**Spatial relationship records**
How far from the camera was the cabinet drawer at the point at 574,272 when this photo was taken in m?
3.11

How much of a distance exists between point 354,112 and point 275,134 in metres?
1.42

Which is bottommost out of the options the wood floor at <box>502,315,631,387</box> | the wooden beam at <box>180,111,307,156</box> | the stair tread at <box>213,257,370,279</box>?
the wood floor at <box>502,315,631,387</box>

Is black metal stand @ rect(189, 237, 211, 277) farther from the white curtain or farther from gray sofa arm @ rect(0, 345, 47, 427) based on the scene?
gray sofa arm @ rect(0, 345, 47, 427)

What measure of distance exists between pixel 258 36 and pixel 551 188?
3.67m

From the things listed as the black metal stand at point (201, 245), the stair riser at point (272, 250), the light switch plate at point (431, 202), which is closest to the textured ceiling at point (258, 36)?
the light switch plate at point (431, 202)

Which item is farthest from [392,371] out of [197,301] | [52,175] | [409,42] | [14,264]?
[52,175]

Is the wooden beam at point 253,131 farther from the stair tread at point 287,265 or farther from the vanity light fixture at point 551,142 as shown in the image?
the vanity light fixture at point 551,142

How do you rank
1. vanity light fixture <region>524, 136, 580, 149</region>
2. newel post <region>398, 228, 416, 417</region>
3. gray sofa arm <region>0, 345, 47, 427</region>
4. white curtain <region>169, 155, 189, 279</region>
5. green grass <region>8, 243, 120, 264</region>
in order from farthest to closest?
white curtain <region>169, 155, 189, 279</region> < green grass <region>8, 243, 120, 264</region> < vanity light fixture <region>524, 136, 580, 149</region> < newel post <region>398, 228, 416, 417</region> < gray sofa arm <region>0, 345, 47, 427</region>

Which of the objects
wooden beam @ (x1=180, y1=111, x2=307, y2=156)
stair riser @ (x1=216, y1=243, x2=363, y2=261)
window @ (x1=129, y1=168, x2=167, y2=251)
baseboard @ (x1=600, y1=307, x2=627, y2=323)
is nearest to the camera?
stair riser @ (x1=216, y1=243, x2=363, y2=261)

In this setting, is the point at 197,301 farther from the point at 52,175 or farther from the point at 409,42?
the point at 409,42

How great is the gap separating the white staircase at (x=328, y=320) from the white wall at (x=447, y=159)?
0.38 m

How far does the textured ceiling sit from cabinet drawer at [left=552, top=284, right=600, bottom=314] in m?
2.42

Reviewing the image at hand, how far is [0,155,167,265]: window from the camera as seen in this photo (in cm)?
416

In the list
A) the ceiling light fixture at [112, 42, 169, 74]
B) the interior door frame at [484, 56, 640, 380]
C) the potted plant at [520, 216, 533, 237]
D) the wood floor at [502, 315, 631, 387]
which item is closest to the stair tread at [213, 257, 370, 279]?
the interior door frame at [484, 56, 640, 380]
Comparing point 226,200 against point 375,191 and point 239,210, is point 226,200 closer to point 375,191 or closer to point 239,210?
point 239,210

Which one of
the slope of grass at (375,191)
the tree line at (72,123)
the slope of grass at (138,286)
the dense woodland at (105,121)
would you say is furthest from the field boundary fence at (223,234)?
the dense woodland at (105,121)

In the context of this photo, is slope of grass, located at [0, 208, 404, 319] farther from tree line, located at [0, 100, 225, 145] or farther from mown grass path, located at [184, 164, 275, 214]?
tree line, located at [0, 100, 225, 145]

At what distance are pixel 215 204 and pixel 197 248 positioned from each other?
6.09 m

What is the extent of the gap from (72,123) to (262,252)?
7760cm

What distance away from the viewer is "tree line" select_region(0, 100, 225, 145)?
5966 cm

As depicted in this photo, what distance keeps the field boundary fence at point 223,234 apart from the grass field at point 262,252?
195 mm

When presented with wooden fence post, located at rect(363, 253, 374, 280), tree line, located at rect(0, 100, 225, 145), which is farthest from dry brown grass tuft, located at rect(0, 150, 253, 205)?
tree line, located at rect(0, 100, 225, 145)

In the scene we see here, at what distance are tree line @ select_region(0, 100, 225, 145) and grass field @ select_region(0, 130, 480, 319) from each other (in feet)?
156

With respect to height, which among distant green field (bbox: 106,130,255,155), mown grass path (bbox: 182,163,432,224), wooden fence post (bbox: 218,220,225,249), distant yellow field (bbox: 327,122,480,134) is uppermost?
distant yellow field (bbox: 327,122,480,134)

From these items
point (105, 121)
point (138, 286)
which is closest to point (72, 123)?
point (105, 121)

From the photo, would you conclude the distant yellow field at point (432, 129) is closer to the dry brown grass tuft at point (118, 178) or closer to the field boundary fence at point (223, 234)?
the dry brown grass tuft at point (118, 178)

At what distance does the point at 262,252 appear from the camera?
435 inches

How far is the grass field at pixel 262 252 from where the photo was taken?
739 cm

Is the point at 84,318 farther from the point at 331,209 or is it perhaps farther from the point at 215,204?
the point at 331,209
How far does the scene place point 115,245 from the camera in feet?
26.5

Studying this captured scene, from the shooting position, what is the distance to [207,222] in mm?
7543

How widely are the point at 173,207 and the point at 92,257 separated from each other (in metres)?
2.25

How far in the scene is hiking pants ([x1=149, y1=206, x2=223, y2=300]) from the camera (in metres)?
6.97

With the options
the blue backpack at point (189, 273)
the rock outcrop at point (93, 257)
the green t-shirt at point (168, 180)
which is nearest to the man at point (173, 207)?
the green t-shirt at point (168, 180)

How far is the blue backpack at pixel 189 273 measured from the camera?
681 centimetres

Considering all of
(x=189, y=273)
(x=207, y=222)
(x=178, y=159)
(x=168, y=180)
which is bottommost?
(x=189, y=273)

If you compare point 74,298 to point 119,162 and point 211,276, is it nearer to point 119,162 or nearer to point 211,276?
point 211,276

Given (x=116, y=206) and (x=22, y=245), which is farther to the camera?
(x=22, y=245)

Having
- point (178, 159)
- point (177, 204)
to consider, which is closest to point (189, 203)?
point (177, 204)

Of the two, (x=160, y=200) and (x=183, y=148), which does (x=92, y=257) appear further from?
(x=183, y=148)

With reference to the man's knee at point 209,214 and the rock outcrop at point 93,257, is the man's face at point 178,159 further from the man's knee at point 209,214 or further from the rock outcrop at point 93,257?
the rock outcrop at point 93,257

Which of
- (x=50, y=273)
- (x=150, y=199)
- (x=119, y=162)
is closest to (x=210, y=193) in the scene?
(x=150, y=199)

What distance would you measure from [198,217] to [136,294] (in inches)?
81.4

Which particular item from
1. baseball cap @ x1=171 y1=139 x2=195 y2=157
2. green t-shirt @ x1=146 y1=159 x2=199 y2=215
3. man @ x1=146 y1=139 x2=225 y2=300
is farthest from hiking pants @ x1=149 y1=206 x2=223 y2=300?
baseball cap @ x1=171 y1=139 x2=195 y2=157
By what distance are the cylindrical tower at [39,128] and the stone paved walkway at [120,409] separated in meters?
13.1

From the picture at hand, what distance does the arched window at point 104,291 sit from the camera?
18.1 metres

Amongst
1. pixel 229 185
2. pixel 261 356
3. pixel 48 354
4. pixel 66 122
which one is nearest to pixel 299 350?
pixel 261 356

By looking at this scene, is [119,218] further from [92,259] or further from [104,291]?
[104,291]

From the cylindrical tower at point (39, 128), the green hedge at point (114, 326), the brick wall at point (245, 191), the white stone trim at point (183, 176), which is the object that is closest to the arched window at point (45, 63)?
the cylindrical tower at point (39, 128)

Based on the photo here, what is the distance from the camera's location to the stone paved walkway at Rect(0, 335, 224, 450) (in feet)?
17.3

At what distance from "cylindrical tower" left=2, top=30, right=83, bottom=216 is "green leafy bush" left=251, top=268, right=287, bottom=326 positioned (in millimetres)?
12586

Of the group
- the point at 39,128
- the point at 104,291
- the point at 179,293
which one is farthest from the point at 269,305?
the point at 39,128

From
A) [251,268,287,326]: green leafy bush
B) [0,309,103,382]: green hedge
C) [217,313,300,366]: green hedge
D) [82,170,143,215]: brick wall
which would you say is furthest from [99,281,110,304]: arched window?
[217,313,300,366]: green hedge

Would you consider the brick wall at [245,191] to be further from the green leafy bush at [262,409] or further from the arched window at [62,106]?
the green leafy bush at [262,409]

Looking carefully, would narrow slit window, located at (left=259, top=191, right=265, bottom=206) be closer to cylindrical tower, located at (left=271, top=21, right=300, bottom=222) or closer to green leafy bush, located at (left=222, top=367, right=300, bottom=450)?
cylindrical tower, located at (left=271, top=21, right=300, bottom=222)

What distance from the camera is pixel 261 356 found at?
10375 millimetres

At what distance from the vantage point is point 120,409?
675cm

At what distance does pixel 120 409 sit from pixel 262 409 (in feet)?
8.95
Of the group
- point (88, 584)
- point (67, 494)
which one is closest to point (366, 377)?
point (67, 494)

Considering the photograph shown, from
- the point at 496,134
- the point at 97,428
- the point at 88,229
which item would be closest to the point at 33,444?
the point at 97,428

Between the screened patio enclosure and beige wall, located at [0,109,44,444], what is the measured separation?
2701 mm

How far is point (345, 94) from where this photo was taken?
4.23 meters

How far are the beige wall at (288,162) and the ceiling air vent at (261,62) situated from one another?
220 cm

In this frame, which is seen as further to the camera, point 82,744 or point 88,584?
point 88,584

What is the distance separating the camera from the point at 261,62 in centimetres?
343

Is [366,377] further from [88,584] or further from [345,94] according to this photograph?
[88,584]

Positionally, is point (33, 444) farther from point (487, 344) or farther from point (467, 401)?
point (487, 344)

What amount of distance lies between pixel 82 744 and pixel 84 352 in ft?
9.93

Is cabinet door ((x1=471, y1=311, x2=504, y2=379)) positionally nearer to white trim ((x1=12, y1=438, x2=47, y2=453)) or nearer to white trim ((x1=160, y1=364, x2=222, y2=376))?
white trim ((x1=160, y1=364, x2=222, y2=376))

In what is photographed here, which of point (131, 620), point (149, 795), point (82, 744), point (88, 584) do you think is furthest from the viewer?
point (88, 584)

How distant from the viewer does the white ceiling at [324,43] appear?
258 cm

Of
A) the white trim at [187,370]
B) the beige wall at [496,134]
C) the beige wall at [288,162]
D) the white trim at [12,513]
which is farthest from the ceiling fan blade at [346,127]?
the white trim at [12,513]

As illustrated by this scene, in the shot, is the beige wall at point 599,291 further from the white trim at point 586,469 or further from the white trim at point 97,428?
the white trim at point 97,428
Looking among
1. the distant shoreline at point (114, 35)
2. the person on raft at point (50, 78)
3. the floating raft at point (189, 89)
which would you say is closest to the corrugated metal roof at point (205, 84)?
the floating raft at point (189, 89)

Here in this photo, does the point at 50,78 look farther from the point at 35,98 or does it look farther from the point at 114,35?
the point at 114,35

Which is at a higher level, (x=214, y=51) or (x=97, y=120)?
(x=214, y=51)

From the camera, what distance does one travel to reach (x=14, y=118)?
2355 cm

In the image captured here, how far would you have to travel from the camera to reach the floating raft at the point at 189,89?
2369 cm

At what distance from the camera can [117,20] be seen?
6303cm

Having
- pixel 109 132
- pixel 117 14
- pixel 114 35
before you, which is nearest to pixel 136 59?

**Exercise objective**
Every line from the one containing "As illustrated by" through the end of the data must be repeated exactly, and no other line.

**Correct response**
As illustrated by this scene, in the shot, is the beige wall at point 599,291 further from the white trim at point 586,469 or further from the white trim at point 97,428?
the white trim at point 97,428
Looking among
1. the distant shoreline at point (114, 35)
2. the person on raft at point (50, 78)
3. the floating raft at point (189, 89)
which would you say is closest to the corrugated metal roof at point (205, 84)?
the floating raft at point (189, 89)

Here in this photo, does the point at 50,78 look farther from the point at 35,98 or does it look farther from the point at 114,35?
the point at 114,35

Which is at a higher level, (x=214, y=51) or (x=97, y=120)?
(x=214, y=51)

From the camera, what distance does one travel to reach (x=14, y=118)?
2355 cm

In the image captured here, how far would you have to travel from the camera to reach the floating raft at the point at 189,89?
2369 cm

At what distance from the camera can [117,20] be seen?
6303cm

Having
- pixel 109 132
- pixel 117 14
- pixel 114 35
before you, which is nearest to pixel 136 59?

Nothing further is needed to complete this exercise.